I'm sure the rest of the party would prefer the meat at the convention to be a bit less red and bloody. But these folks have been all in on Trump for years, so his instincts are now their strategy.

Wilkinson isn't the only observer who misreads Trump and his fan base. In The Washington Post, Paul Waldman writes:
... watching the first night’s proceedings, something ... came into focus: an entirely different President Trump from the one we all know, one whose actions and character are completely at odds with what we’ve watched over the past four years.

To put it simply: This is Trump fan fiction.

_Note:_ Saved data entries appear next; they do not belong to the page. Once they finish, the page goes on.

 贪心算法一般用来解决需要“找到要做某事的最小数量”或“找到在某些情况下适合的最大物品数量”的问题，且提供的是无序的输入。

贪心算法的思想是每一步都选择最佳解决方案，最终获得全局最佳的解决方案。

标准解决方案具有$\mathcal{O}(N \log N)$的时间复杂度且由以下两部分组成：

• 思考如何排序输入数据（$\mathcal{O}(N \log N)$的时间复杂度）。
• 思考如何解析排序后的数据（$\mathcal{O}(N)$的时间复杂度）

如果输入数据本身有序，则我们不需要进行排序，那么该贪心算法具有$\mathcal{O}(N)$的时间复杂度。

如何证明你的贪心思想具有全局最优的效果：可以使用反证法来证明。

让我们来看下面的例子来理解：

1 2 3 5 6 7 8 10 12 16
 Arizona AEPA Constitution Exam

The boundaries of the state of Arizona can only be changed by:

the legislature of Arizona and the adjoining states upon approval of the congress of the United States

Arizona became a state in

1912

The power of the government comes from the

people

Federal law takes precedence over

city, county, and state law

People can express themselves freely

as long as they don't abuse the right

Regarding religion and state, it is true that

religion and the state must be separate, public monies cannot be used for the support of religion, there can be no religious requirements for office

For the unfamiliar, fan fiction allows fans to take well-known entertainment properties and write their own scenarios into them, creating everything from brief stories to entire novels. What if Kirk and Spock were lovers? What if you threw Harry and Hermione into the “Star Wars” universe? What if the a cappella singers from “Pitch Perfect” had to fight zombies?

Or what if Trump were a caring, compassionate, totally non-racist person who saved America from the coronavirus pandemic? Wouldn’t that be an interesting twist?

So Republicans decided that the way to handle the crisis affecting all our lives was to present an alternate timeline, a bizarro-universe story in which rather than spending months denying the coronavirus would affect the United States and claiming it was about to disappear, Trump was in fact the only one who realized how serious it was.
But the thing about fan fiction is that the people who write it and read it know that it's fiction. In fact, they know it's fiction twice over: It's stuff that didn't really happen, even in the fictional worlds (or at least the "official" ones) to which the authors are referring.

But Trump fans aren't indulging a fantasy -- they really believe all this about the president. (So does the president himself.) They've persuaded themselves that Trump, and only Trump, kept the pandemic from killing millions (even as they simultaneously tell themselves that the whole thing is a hoax, the virus is no worse than the flu, and Democrats will abandon all interest in it as soon as the election is over). They certainly don't believe any of the facts in this fact check from The New York Times:
Mr. Trump’s partial travel ban on travelers coming from China had only a limited effect in stopping or lessening the spread of the novel coronavirus in the United States. The ban was porous — a New York Times analysis of data determined that nearly 40,000 travelers arrived in the United States on direct flights from China in the two months after Mr. Trump imposed his ban. Scientists have also found that the strain of the virus that began circulating in New York around mid-February was one that spread earlier in Europe, indicating it was carried by travelers from there.

In any case, even with Mr. Trump’s partial travel ban on China, the United States has had one of the worst pandemic outcomes in the world, with deaths estimated to be as high as 200,000, about a quarter of the total worldwide.
No Trump fan believes that death total. Trump fans think the real numbers are the fan fiction.

And Trump fans don't believe he's a racist in the same way they don't believe any Republican is a racist. All racism, they believe, is Democratic (you know, because Democrats were the party of the Klan and segregation many, many decades ago). We're the ones who want to tear down Confederate monuments while they defend them, but we're the racists -- somehow. It's not fantasy to them, it's truth.

You can't properly assess Trump and his followers by thinking like a normal person. You have to think the way they think. Then, in a horrifying way, it will all make sense.